▸ **Document text**
Joseph F. Smith  (1838-1918)  Presdient

The lawful association of the sexes is ordained of God, not only as the sole means of race perpetuation, but for the development of the higher faculties and nobler traits of human nature, which the love-inspired companionship of man and woman alone can insure. (Improvement Era, June 1917, p. 739.)



Spencer W. Kimball (1895-1985) President

It is the destiny of men and women to join together to make eternal family units. In the context of lawful marriage, the intimacy of sexual relations is right and divinely approved. There is nothing unholy or degrading about sexuality in itself, for by that means men and women join in a process of creation and in an expression of love.  (The Teachings of Spencer W. Kimball, ed. Edward L. Kimball [1982], p. 311)

The union of the sexes, husband and wife (and only husband and wife), was for the principal purpose of bringing children into the world. Sex experiences were never intended by the Lord to be a mere plaything or merely to satisfy passions and lusts. We know of no directive from the Lord that proper sex experience between husbands and wives need be limited totally to the procreation effort, but we find much evidence from Adam until now that no provision was ever made by the Lord for indiscriminate sex.  ("The Lord's Plan for Men and Women," Ensign, Oct. 1975, p. 4)

▸ **Information shown**
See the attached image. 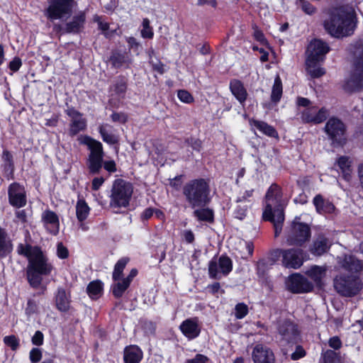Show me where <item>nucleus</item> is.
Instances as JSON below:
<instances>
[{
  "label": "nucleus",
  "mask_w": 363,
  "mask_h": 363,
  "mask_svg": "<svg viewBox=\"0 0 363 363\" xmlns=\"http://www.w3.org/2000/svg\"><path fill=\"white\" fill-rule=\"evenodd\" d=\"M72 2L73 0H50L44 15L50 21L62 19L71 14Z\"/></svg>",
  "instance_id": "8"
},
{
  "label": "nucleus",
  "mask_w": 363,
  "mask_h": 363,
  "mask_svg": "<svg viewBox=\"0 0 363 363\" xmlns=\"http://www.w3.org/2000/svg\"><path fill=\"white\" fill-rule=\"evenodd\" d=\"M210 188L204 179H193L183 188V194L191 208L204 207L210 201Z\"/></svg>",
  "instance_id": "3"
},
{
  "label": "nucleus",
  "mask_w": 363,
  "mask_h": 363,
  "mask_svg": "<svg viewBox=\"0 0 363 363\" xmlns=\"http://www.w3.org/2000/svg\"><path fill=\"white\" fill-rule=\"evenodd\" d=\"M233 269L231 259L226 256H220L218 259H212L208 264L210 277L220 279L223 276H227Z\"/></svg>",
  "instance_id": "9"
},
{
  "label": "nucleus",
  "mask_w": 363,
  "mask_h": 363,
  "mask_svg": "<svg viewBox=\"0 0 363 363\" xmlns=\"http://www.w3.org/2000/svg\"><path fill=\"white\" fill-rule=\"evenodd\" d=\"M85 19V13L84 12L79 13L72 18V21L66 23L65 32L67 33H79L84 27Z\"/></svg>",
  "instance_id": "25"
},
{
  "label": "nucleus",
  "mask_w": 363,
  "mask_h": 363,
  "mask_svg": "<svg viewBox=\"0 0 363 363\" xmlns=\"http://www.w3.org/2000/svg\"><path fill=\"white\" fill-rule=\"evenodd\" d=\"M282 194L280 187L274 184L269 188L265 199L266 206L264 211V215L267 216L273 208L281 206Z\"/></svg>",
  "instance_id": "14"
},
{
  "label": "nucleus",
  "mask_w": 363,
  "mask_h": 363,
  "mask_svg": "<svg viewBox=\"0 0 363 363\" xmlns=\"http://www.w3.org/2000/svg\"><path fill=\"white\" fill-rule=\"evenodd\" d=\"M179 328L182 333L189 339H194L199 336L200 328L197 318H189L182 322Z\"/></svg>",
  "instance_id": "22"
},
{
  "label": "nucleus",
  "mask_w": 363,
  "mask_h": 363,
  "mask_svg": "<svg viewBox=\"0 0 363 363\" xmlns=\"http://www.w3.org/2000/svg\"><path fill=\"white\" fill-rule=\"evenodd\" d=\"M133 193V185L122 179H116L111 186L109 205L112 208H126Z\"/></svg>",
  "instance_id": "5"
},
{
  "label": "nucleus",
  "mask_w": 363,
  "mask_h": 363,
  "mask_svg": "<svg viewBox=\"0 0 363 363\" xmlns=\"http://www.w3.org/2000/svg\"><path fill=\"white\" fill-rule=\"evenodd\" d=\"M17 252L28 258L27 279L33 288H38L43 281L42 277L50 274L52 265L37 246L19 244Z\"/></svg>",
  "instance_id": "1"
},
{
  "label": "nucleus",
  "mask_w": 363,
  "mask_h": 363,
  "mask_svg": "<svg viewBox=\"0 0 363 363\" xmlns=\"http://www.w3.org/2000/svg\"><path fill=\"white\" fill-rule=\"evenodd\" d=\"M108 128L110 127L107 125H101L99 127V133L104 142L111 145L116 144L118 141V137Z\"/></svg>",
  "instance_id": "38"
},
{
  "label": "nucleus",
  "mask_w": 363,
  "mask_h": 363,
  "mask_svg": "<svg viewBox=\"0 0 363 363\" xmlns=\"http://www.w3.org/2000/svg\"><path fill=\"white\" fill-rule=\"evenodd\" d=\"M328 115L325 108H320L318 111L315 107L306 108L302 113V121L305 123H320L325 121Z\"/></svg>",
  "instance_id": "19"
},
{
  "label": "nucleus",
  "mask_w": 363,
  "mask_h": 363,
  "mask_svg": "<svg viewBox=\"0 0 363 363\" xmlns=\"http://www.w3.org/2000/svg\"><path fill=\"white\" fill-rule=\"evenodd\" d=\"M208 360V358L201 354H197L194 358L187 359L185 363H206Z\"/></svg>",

▸ **Problem description**
Extract the entire text of quotations on marriage and sexuality from above, reproducing every word and punctuation mark verbatim. The records come from a separate source and are unrelated to the text above.

▸ **Finished exercise**
Joseph F. Smith  (1838-1918)  Presdient

The lawful association of the sexes is ordained of God, not only as the sole means of race perpetuation, but for the development of the higher faculties and nobler traits of human nature, which the love-inspired companionship of man and woman alone can insure. (Improvement Era, June 1917, p. 739.)



Spencer W. Kimball (1895-1985) President

It is the destiny of men and women to join together to make eternal family units. In the context of lawful marriage, the intimacy of sexual relations is right and divinely approved. There is nothing unholy or degrading about sexuality in itself, for by that means men and women join in a process of creation and in an expression of love.  (The Teachings of Spencer W. Kimball, ed. Edward L. Kimball [1982], p. 311)

The union of the sexes, husband and wife (and only husband and wife), was for the principal purpose of bringing children into the world. Sex experiences were never intended by the Lord to be a mere plaything or merely to satisfy passions and lusts. We know of no directive from the Lord that proper sex experience between husbands and wives need be limited totally to the procreation effort, but we find much evidence from Adam until now that no provision was ever made by the Lord for indiscriminate sex.  ("The Lord's Plan for Men and Women," Ensign, Oct. 1975, p. 4)